Regions with significant populations
- Duhok Governorate (Shekhan, Simele, Zakho), Sinjar District, Tel Kaif District, Al-Hamdaniya

Languages
- Kurmanji Kurdish, Arabic (In Bashiqa and Bahzani)

= Yazidis in Iraq =

Ethno-religious group in Iraq

Yazidis in Iraq are adherents of Yazidism from Iraq who reside mainly in the districts of Shekhan, Simele, Zakho and Tel Kaif, in Bashiqa and Bahzani, and the areas around Sinjar mountains in Sinjar district. According to estimates, the number of Yazidis in Iraq is up to 700,000. According to the Yazda aid organization, just over half a million Yazidis lived throughout Iraq before August 2014. During the Ba'athist period, Yazidi communities in northern Iraq were subjected to Arabization policies that included forced resettlement from traditional villages and pressure to adopt an official Arab ethnic identity. In 2014, the Islamic State carried out a genocide against the Yazidis in the Sinjar region, killing and abducting thousands and displacing much of the community.

==Settlement areas==

The settlement area of the Yazidis in Iraq includes the districts of Sinjar, Tel Kaif, al-Hamdaniya and Shekhan of the Nineveh Governorate in north-western Iraq. Other Yazidi settlement areas are in the Simele district and in the Zakho district in the Duhok governorate.

==History==

As a result of World War I and the fall of the Ottoman Empire, the territories which Yazidis lived in were divided into four nation-states which were founded on the remnants of the Turkish Empire. In 1921, the victorious Allies established the state of Iraq under British Mandate, its borders heavily influenced by Britain in line with the European nations' interests and ambitions. Faisal ibn Hussein was chosen by Britain as the first king of Iraq.

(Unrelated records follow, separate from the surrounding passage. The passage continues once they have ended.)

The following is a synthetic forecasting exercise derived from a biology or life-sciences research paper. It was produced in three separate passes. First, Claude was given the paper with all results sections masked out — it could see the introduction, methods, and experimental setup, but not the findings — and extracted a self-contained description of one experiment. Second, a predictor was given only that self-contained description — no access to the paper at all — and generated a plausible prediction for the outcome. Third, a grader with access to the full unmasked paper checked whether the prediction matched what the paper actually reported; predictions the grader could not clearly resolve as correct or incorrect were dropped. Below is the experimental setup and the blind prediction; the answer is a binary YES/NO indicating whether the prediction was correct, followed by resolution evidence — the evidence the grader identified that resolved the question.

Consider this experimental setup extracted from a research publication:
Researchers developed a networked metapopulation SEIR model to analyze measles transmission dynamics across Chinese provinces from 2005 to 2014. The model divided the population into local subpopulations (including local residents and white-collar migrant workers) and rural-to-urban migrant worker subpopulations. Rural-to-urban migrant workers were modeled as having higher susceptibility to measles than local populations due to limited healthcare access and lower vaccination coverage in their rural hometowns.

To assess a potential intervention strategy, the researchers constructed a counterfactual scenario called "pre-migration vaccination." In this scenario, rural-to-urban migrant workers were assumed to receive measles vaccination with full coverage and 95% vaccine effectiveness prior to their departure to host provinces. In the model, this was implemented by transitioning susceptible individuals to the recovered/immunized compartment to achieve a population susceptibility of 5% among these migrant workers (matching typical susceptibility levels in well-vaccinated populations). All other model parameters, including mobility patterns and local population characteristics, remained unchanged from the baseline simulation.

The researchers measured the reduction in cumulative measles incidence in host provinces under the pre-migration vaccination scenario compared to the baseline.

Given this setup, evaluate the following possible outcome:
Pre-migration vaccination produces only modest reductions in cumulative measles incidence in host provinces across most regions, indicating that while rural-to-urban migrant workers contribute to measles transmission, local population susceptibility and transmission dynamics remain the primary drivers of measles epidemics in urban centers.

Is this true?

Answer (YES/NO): NO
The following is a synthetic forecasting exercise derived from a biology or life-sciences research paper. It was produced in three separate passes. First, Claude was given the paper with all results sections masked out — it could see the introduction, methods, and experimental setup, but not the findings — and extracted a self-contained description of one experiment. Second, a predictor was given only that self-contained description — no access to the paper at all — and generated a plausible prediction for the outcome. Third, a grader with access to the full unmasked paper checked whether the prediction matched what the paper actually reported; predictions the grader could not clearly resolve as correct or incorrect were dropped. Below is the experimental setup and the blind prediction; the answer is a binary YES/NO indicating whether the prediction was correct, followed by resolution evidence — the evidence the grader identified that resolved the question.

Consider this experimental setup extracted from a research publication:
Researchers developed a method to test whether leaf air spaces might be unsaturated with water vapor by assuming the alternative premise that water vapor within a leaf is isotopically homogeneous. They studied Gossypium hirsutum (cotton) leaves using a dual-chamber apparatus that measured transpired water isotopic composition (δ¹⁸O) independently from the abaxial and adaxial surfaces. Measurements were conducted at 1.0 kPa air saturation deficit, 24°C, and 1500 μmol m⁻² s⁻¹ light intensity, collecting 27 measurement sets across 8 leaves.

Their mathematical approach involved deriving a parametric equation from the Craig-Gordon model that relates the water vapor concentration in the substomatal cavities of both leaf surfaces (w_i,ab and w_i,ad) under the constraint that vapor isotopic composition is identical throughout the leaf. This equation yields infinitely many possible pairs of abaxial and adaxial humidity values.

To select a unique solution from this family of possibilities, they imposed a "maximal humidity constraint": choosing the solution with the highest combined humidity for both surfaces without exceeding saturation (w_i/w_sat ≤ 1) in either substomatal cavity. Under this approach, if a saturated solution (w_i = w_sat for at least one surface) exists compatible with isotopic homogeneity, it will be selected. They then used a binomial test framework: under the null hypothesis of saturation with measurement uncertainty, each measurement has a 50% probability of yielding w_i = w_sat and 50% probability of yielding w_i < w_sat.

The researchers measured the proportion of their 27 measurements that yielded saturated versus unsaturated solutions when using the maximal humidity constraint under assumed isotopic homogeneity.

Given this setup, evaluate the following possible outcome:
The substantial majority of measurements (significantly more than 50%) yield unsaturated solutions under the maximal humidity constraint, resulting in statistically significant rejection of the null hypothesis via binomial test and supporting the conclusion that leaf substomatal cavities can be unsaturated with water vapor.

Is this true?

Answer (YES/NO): NO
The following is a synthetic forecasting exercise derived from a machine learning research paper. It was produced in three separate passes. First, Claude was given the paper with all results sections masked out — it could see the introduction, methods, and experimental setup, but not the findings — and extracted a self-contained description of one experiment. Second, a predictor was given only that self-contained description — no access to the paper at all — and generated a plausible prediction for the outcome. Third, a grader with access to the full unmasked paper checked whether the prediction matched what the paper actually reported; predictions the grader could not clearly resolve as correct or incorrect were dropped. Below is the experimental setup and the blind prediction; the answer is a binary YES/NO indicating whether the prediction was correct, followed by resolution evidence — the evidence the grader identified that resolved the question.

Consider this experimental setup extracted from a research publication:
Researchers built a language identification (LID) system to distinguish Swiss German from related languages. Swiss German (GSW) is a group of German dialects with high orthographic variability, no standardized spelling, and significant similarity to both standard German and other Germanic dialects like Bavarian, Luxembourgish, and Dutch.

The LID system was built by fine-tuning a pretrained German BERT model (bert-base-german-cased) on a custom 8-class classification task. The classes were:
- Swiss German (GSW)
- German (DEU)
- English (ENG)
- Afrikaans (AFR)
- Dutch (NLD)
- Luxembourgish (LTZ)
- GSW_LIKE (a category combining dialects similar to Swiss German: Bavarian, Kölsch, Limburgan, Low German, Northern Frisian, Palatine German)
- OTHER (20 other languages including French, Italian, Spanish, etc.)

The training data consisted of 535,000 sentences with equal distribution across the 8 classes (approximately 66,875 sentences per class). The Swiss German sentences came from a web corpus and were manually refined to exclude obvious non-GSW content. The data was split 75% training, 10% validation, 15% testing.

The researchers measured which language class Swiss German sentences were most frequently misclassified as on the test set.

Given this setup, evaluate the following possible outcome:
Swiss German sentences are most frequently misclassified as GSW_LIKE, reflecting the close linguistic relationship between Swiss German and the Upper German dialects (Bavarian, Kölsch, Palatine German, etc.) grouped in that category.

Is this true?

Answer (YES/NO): NO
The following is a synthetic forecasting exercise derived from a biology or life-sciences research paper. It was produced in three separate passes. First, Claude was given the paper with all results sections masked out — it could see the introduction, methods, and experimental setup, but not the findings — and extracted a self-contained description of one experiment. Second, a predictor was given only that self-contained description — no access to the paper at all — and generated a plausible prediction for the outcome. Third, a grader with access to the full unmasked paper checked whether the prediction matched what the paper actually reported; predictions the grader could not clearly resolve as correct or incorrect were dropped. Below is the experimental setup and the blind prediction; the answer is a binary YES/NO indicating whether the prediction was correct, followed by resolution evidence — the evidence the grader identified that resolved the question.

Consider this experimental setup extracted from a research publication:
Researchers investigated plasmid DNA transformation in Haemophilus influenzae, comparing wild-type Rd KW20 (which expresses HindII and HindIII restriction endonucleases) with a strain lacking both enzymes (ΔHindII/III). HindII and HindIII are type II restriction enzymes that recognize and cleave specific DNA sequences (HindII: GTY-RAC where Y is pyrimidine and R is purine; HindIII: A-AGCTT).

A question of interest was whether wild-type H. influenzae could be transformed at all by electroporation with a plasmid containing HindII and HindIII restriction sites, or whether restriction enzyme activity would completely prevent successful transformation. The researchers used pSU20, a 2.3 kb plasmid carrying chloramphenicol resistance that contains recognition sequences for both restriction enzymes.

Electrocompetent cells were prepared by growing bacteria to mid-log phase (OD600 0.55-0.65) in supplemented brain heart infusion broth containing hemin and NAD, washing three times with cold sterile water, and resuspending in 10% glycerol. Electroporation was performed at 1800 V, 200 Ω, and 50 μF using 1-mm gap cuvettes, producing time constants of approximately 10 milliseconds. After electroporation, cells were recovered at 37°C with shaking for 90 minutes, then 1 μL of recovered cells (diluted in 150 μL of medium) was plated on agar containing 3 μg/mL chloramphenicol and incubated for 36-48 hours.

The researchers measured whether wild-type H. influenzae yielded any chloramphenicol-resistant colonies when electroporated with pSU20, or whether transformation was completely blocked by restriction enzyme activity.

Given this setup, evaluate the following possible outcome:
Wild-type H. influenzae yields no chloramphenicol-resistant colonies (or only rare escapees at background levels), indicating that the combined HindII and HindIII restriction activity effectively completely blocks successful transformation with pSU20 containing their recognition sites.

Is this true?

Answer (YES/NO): NO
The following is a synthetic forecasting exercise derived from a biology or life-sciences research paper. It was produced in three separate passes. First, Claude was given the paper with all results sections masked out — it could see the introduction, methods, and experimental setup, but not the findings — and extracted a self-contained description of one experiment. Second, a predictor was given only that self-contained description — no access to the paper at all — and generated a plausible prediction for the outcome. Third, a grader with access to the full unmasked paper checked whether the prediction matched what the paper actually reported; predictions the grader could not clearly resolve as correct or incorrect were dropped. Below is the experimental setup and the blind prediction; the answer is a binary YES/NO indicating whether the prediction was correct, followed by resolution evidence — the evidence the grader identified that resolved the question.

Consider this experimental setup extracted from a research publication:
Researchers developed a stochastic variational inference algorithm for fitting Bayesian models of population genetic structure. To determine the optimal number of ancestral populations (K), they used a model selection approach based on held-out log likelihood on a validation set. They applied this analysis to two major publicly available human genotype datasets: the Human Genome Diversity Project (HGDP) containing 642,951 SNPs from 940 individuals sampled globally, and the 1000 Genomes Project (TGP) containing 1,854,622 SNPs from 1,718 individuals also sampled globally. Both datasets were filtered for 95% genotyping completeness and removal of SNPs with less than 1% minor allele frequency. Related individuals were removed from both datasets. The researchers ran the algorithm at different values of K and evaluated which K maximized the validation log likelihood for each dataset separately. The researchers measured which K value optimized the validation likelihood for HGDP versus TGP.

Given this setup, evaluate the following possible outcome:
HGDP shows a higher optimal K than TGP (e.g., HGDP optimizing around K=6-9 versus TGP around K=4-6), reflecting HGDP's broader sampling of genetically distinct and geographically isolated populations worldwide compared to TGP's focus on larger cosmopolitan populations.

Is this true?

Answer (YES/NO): NO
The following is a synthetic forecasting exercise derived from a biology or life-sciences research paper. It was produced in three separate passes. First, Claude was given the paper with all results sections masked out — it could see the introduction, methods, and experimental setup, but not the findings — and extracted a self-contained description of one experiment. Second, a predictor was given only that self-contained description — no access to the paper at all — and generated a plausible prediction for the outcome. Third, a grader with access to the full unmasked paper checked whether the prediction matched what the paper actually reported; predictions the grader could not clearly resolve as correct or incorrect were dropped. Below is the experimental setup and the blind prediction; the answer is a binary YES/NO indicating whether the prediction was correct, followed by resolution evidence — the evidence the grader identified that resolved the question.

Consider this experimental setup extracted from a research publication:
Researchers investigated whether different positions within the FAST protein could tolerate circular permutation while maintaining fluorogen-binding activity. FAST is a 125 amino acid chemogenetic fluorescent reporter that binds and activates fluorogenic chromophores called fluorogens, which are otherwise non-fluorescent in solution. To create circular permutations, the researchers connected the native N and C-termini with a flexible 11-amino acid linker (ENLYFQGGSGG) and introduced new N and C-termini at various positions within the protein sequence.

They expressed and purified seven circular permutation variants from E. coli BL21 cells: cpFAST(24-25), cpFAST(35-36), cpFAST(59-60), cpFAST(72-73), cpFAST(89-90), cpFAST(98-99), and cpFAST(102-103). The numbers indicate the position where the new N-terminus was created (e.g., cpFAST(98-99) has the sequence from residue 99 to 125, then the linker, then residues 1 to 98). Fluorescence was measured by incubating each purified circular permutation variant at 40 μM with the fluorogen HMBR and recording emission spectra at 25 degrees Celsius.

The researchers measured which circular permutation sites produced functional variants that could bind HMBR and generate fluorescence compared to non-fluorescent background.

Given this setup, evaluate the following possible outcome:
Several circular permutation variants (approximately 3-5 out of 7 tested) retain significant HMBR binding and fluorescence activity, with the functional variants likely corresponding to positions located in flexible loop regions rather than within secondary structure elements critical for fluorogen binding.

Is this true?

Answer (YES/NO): NO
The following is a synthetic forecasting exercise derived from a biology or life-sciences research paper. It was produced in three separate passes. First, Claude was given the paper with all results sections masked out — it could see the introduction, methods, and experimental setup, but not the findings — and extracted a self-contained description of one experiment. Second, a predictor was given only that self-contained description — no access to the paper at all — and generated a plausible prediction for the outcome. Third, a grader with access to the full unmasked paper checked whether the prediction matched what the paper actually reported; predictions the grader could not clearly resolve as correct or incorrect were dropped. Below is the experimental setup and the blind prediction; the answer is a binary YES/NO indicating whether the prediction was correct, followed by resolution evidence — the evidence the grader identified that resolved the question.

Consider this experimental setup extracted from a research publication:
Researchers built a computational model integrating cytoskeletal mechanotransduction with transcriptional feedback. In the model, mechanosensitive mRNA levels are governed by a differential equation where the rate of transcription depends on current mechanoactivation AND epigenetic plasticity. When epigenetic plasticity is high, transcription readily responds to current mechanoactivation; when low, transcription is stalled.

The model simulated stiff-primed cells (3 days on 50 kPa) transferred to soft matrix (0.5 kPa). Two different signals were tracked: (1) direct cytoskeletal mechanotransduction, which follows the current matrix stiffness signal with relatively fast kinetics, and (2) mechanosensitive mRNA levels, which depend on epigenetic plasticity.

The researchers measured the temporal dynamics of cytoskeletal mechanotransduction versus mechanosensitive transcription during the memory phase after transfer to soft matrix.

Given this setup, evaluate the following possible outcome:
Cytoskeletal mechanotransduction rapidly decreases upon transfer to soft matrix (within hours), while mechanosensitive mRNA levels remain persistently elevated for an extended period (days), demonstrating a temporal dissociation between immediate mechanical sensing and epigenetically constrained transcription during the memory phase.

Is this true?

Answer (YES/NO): YES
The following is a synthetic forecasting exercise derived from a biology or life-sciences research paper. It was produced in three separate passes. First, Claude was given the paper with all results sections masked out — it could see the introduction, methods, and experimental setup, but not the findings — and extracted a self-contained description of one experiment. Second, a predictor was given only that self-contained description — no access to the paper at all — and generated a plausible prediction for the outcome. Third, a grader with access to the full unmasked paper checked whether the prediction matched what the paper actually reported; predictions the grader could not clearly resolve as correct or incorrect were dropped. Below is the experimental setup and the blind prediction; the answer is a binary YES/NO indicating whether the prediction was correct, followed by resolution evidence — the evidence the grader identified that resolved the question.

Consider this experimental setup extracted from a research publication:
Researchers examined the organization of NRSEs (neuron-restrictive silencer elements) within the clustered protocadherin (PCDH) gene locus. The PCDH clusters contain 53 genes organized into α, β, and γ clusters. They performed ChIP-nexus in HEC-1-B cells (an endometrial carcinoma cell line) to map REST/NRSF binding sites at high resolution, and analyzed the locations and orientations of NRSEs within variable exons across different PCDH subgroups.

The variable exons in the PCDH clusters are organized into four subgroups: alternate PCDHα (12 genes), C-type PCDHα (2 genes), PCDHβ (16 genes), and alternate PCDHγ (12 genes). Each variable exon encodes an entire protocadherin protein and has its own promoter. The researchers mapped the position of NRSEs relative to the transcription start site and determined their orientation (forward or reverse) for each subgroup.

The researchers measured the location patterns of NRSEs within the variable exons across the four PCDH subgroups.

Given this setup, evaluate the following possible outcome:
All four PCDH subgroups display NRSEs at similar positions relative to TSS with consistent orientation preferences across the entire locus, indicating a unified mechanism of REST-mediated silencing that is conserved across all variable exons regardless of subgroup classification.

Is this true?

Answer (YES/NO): NO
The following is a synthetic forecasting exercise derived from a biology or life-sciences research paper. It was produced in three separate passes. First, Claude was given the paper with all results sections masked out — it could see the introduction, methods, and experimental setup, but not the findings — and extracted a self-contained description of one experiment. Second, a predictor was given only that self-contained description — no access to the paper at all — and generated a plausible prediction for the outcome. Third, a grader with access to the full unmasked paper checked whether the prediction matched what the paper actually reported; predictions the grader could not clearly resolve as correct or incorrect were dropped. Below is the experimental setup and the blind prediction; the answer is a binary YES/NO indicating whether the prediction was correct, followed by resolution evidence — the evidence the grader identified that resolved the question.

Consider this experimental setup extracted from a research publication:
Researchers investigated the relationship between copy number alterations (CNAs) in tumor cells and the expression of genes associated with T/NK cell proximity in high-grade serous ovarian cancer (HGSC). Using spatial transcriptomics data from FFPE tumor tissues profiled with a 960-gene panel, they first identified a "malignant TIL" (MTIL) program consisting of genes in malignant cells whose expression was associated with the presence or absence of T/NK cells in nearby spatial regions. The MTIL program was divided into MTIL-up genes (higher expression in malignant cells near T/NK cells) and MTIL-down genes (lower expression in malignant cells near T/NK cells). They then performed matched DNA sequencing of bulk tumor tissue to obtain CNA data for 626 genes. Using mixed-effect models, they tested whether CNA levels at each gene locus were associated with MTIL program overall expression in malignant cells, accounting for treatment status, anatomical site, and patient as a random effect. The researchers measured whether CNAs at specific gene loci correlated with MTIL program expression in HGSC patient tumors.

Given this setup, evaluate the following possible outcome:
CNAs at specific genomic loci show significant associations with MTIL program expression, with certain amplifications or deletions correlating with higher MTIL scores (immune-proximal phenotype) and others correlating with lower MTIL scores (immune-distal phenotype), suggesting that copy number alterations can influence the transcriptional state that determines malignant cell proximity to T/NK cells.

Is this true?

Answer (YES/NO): YES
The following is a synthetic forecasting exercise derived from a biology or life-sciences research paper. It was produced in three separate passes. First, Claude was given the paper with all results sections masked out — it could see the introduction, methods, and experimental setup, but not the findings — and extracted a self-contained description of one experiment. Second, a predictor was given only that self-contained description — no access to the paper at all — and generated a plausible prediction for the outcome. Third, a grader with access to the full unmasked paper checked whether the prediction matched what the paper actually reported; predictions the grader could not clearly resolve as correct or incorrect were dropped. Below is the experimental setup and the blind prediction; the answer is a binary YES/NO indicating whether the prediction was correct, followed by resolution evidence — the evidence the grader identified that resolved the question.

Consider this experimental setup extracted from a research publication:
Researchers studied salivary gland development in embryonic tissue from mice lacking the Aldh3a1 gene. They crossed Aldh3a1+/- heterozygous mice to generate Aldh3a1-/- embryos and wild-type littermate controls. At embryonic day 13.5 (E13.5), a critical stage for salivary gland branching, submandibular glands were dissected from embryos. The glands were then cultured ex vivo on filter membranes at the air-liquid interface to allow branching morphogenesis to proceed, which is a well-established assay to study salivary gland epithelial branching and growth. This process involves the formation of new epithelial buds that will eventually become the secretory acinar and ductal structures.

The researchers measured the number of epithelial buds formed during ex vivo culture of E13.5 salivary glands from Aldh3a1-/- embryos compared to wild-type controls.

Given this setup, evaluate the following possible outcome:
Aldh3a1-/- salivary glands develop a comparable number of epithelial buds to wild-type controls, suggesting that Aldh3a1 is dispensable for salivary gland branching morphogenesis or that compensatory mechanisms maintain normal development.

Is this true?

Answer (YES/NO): NO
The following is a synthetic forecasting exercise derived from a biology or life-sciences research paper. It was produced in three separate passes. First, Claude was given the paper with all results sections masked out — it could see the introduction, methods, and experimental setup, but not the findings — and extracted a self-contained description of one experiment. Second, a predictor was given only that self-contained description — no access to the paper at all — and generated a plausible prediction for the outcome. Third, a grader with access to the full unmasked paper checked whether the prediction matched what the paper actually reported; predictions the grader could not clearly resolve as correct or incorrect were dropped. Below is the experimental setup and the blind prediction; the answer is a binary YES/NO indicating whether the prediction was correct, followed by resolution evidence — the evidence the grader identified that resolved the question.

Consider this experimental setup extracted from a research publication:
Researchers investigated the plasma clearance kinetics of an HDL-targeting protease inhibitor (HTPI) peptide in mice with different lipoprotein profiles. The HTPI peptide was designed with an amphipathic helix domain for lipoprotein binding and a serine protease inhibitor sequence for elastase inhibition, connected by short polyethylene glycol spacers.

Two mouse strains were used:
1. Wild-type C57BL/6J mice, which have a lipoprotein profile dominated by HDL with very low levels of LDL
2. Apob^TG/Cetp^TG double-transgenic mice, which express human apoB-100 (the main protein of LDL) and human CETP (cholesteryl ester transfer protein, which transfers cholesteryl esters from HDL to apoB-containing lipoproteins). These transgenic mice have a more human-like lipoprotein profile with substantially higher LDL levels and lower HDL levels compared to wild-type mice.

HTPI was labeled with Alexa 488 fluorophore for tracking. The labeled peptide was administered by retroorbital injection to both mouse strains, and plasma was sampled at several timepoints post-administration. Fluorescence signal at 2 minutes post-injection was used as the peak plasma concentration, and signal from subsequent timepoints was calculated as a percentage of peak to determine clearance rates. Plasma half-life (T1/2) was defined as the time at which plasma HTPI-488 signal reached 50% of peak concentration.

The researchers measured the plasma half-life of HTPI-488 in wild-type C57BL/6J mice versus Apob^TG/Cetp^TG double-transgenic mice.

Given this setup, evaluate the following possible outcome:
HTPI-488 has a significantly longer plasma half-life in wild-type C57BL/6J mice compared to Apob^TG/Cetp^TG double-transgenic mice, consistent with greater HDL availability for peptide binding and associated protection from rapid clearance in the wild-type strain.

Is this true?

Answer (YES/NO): NO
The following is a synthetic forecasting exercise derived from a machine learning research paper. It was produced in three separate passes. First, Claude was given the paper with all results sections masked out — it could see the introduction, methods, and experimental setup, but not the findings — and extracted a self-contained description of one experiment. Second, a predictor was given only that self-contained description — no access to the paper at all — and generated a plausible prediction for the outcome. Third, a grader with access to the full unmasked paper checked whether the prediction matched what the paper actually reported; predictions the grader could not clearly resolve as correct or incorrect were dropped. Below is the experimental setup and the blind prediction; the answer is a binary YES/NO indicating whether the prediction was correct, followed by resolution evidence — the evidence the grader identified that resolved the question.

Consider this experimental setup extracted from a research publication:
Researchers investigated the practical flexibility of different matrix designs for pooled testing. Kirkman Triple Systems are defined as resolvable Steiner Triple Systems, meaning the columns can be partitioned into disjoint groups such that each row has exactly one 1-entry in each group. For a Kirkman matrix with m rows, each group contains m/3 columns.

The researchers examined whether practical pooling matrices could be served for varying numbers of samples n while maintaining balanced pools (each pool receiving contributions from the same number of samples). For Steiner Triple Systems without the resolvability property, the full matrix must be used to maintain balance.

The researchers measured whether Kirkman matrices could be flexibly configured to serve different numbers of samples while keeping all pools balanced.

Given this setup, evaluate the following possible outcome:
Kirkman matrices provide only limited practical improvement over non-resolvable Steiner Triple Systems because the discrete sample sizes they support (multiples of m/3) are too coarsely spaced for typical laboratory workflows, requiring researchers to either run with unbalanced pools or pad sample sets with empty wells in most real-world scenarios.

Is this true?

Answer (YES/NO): NO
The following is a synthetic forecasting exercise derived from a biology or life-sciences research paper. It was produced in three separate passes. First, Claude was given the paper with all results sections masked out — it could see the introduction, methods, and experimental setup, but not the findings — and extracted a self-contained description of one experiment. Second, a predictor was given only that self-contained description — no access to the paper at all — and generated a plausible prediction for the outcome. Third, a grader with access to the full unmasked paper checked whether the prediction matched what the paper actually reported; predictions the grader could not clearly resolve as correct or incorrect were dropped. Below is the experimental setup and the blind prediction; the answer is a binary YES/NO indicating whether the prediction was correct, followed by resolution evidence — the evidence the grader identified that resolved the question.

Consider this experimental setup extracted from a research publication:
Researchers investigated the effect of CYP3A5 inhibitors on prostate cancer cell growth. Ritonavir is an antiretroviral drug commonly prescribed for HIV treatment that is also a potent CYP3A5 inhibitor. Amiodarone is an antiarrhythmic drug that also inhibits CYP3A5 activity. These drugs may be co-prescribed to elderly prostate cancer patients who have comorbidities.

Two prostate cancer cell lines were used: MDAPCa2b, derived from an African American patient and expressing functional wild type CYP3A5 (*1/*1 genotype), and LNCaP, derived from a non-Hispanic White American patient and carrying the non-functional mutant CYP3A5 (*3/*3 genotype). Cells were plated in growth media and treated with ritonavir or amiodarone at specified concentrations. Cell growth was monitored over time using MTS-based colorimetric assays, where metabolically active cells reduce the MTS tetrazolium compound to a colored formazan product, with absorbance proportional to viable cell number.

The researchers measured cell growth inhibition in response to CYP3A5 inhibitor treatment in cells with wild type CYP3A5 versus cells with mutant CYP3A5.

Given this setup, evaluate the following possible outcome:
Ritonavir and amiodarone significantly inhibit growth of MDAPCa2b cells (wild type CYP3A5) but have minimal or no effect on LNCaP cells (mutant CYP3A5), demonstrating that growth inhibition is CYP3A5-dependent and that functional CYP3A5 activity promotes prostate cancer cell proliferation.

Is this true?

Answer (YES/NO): NO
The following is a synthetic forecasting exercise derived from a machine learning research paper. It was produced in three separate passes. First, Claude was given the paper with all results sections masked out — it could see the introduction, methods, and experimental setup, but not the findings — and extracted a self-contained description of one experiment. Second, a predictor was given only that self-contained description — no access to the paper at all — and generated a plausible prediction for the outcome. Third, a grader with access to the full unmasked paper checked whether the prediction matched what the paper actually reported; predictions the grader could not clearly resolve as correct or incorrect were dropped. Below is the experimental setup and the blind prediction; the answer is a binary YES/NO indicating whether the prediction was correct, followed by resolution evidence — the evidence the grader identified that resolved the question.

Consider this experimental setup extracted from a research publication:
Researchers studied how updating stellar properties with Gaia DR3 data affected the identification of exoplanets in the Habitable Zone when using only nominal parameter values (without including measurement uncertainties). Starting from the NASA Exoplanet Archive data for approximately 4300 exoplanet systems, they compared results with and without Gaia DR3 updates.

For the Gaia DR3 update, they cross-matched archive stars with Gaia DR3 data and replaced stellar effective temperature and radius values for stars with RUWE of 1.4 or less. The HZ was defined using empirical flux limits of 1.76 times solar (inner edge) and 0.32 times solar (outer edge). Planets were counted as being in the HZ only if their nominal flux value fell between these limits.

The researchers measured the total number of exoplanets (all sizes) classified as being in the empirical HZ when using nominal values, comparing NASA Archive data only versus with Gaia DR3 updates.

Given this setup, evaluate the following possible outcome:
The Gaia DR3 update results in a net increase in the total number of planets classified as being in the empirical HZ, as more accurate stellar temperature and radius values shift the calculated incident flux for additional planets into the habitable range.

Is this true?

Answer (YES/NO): YES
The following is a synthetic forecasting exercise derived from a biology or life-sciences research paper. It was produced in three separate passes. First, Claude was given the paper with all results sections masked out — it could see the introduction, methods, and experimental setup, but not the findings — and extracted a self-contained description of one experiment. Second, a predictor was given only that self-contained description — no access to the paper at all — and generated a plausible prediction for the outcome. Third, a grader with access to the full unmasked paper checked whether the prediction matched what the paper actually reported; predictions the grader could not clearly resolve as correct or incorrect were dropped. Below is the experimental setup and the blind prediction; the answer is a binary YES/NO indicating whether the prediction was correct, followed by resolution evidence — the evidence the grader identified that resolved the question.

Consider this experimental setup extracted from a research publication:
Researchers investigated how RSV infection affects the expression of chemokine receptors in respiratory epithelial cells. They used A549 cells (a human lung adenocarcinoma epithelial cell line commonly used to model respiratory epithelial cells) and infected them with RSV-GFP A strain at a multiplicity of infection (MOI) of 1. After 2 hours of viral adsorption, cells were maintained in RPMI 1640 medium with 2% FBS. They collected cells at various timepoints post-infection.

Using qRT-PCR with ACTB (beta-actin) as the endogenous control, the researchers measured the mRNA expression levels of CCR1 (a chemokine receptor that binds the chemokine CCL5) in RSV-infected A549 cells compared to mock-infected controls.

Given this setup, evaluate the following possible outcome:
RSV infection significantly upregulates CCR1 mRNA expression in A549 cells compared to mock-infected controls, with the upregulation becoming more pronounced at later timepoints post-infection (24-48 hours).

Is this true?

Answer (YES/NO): NO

Yazidis refused to submit to King Faisal and any other Arabic state rule. They presented several reports and petitions to the British colonel in Mosul requesting that no Muslims are to be given the administrative posts in their districts and reaffirming they wanted a direct rule under Britain. John Guest reports that in the aftermath of World War I, minorities in Mosul province were invited to express their views about their destiny, about the Yazidis, the following was written:

The Yazidi declaration, signed in the name of the whole Yazidi nation in the Vilayets [Mandates] of Diyarbakr and
Mosul by some 50 persons, including all the
leading Yazidis, stated that they desired to
be subjects of Great Britain and that they
would "never agree to have an Arab
Government over us.”

This stance by the Yazidis had to do with King Faisal's Muslim family background, reigniting fears of persecution at the hands of Muslims that they had faced during Ottoman rule, consequently, they preferred to live under Britain, a Christian state. In 1925, the League of Nations set up an international committee and sent it to the areas within Mosul Mandate for the purpose of resolving the Mosul issue and organising a referendum in order to poll the population of Mosul to determine whether they wanted to join Turkey or Iraq. Yazidis refused Turkish rule, and according to the results of the 1925 referendum, Yazidis in Mosul Mandate voted to join Iraq provided they would be under direct protection of the British or European Mandate.

The first Iraqi campaign against the Yazidis after the founding of the state took place in 1925 when the government of Iraq wanted to carry out the "Al-Jazeera" project, which aimed to evacuate Yazidi villages and confiscate their agricultural lands to later give them out to members of the large groups of Arab tribes, the Shammar. Their Yazidi inhabitants would then be relocated to collective towns built for them. This plan was met with stern opposition against the Iraqi government from the Yazidis, in particular from one of their tribal leaders in Sinjar, Dawud al-Dawud.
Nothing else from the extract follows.